The San Francisco and Oakland suits aren’t dead yet. The cities will likely appeal the ruling to the Ninth Circuit Court of Appeals.

At the same time, the lawsuits from other cities are still underway, but at different stages. A key fight is whether the cases should be heard in state court, which is what activists want, or in federal court, which is what the oil companies want.

While Alsup kept the San Francisco and Oakland cases in federal court, the cases filed by six other counties and cities in California were sent back to a state court by a different federal judge. It shows that courts don’t agree on how to handle these cases, which gives both sides a bit of wiggle room.

Litigants in the lawsuits filed by New York City, King County in Washington State, and in Colorado (City of Boulder, Boulder County, and San Miguel County), are still jostling over which courts should hear the cases.
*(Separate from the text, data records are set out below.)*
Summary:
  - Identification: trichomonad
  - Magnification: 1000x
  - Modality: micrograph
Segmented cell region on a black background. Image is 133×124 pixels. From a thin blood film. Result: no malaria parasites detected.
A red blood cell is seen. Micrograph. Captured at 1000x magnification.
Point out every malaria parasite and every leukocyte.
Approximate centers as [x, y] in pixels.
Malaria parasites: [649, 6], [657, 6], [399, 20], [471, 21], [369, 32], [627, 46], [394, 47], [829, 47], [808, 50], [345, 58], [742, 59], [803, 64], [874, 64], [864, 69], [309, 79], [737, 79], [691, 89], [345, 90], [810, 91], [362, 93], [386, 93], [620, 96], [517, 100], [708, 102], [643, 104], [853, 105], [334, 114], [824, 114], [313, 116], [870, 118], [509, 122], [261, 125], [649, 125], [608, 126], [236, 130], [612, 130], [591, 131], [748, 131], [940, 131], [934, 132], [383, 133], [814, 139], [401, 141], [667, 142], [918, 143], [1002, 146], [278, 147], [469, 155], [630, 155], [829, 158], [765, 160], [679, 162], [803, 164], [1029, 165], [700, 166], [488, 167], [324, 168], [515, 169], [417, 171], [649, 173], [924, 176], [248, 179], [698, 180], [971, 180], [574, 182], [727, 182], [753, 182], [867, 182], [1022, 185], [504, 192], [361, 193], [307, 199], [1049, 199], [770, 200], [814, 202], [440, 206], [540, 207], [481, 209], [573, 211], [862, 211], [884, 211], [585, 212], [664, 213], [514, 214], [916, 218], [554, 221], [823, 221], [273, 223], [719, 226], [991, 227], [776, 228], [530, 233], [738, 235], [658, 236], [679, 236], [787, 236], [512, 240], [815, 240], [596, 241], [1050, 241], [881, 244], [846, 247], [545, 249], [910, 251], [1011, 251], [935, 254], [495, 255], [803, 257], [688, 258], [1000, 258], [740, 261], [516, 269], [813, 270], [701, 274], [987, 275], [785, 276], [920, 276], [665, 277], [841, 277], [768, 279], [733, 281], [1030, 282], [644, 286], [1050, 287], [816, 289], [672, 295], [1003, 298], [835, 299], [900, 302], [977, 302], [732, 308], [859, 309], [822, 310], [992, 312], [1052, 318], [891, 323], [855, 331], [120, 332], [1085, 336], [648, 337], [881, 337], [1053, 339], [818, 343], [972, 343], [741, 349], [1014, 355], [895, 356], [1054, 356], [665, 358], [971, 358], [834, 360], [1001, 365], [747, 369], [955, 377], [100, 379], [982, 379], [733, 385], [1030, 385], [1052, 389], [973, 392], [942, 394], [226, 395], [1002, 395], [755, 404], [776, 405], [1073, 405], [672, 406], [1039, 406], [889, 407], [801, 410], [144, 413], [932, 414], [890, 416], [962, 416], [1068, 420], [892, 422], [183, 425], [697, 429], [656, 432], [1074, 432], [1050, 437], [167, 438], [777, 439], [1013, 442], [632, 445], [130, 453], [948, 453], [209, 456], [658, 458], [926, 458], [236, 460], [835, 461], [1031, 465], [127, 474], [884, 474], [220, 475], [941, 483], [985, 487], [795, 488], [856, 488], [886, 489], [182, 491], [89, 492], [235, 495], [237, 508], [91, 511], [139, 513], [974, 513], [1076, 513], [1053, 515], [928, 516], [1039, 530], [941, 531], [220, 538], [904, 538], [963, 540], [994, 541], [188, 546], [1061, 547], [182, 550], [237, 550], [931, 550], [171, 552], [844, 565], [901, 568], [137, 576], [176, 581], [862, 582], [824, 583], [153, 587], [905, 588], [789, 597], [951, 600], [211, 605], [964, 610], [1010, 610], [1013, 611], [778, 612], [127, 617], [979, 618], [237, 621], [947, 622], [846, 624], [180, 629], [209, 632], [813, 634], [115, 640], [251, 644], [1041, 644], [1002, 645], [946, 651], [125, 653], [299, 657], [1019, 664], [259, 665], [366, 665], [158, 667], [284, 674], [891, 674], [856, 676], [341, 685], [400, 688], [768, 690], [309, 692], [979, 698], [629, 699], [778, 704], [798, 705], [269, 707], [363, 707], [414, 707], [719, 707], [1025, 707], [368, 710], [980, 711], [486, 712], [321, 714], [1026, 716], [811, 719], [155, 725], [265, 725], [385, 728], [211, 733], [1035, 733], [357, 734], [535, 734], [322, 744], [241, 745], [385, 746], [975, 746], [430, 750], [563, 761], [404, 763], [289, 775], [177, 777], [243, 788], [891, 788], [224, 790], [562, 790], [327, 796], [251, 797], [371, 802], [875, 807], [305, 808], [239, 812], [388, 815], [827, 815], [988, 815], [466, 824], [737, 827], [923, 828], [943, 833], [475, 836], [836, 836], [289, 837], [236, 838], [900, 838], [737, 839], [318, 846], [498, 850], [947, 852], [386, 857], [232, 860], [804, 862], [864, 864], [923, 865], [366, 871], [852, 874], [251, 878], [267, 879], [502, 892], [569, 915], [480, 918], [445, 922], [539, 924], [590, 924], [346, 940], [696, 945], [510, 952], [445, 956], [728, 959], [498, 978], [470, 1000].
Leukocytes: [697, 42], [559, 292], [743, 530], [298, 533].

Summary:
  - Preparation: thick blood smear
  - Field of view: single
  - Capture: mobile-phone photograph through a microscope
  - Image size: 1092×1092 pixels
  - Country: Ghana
Once a court is established for these suits, it’s likely that the oil companies will cite Alsup’s ruling as they request the cases to be dismissed, according to David Bookbinder, chief counsel at the Niskanen Center.

“[D]efendants will say Alsup got it right, plaintiffs will say why/how Alsup got it wrong, and what will be a lengthy legal process will go on,” he wrote in an email.

At the same time, oil companies seem to be sensing that the public supports stricter controls on carbon emissions and that the current political environment of weakening climate policy won’t last forever. That’s why oil lobbyists are now coming up with their own proposals to tax carbon dioxide, getting a head start on building a climate policy on their terms (and giving themselves immunity to climate lawsuits).